Which brings us back to Cyclone Gonu. To me, this was Peak Oil forecasting with immediate feedback. The approach was the same that many take toward Peak Oil. Some are careless or selective with data interpretation, and they make conclusions based on that (not to say that everyone is careless). It has been a waiting game to actually validate or negate their predictions on Saudi, for instance. But we didn’t have to wait so long with Cyclone Gonu.
I agree that a cyclone threatening that part of the world is an incredible story. The mainstream media was very slow to respond to the story. The potential for devastating consequences was there. The potential for some consequences to oil and gas supplies was fairly high. But, there was also data suggesting that the storm could peter out. Some were warning that the dry air the storm would encounter as it moved north could weaken it. So, I saw a serious danger of wiping out my credibility by joining the feeding frenzy. It was a high risk, high rewards issue. If the cyclone had dropped a Katrina-like surprise on the region, those who were beating the drum that the consequences would be devastating would have been “rewarded” by calling this event correctly. Suddenly, their forecasts of other devastating events are taken more seriously. Credibility increases.
Yet the risks are high. For anonymous posters, the concern about credibility is probably not great – but even they can marginalize an argument by being wrong en masse. And if you are out there posting under your real name, forecasting horrifying consequences, only to see the consequences turn out to be much less than anticipated, you are going to take a credibility hit in the eyes of many people. Your position on other issues will come into immediate question by some, and others will use the event to discredit you. In this case, the risk did not pay off. The consequences were less than advertised (although it is still too early to say that the impact on oil deliveries will be negligible). I would have advised caution. In fact, I did advise caution to some via e-mail. But I ultimately just backed away from it. I considered stepping into the fray and saying “let’s slow down here”, but I didn’t feel like dealing with some responses that would have certainly been hostile.
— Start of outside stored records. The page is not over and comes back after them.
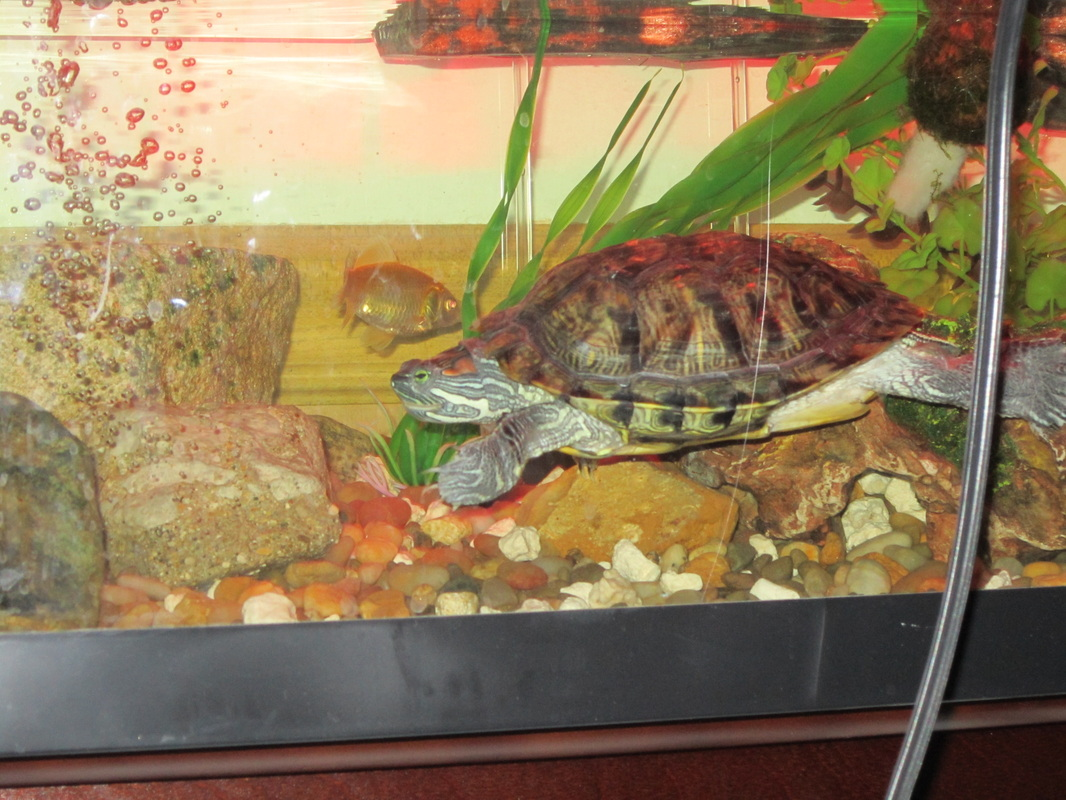 Tank Mates For Your Turtle - B & Hs Turtle Site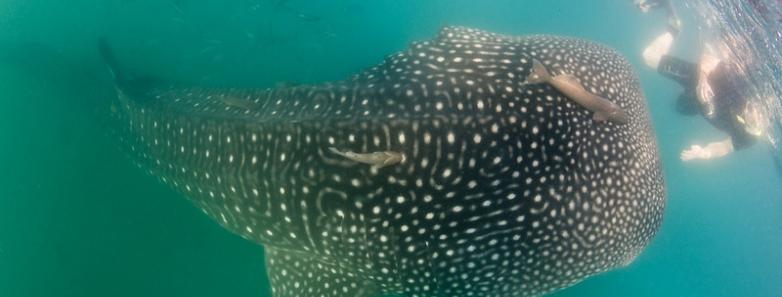 isla mujeres whale shark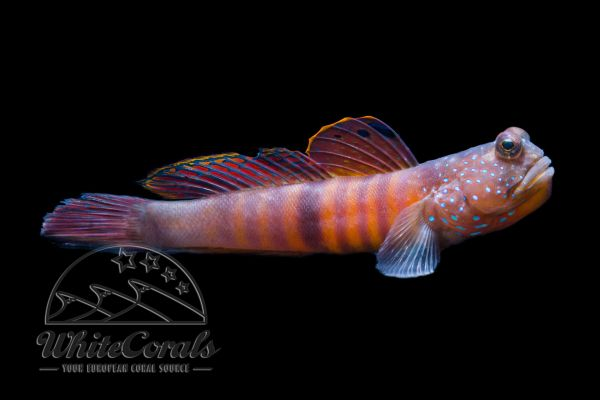 Cryptocentrus pavoninoides - Bluespotted Watchman Goby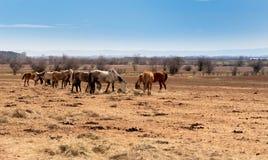 härligt landskap, flocken av hästar som betar i fältet royaltyfri bild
In fact, some who did suggest a cautious approach were shouted down.
If you look at how I have approached gasoline inventory numbers, I have been cautious. I have not suggested that we will run out of gas. I have pointed out facts: Gasoline inventories are low – even at record lows – but the consequences are not clear. Absolutely, the risks go up as the inventory levels go down. And we could see a hurricane this summer that disrupts production and literally causes the tanks to run dry. It could happen. But it is important to point out the things that might prevent it from happening (like strong imports). If I had said that we were going to run out of gas on Memorial Day, and Memorial Day came and went without incident (except for high gas prices), then critics could use that to discredit every forecast I make. Forever. And that’s why I approach things in the way I do: Here are the facts, here is my interpretation of those facts, and here is what I think will happen. But also, here is what could change that, and nothing is certain. Some call that being wishy-washy. I call it being practical, and making sure that all of the relevant information is being presented – even information that is contradictory to the point I am making.
If You Like Credibility So Much, Why Don’t You Marry It?
Some have said that my burden of proof is so high that we will only know long after the fact that oil production has peaked. My response to this is that we need to be prepared – today – and that we need to warn people right now that resource depletion has the potential to be an incredibly disruptive event.
Some will say “This is too important to worry about your stupid credibility. People are going to die because they took a cautious approach like you do.” And there is the lesson from Cyclone Gonu. Look at what’s happening. Those who went over the top on the issue are now having fingers pointed in their direction. Some subtle, some not so subtle (and some over the top as well). So the issue here is not maintaining my credibility for the sake of my ego, or because I don’t like to be wrong (even though I don’t like to be wrong), it is maintaining credibility so that I don’t marginalize my arguments.
If I had started sounding the “Peak is Now and the End is Nigh” alarm in 2005 – as some did – and over time it became clear that oil production had not gone into free fall and we were not yet living in caves, how likely are people to listen to me the next time I sound the alarm? This is exactly why I am cautious on the data and the news coming out of Saudi. If history shows that Saudi is still capable of ramping up production, you are out of the prognostication business if you have declared that they have peaked. Your credibility is shot, even as we need you talking to people about the consequences of resource depletion.
In conclusion, even if you think you are absolutely certain that we are facing utter devastation, you should take a fact-based approach, and make it clear exactly where the data are subject to interpretation or speculation. Caution was thrown to the wind by too many in this case, and I fear that the damage will linger for a long time. The boy cried wolf – not because he was making things up, but because he was careless in identifying the wolf. Next time, not as many people will believe him. Even if the wolf is real.
And that’s why I sat out Cyclone Gonu.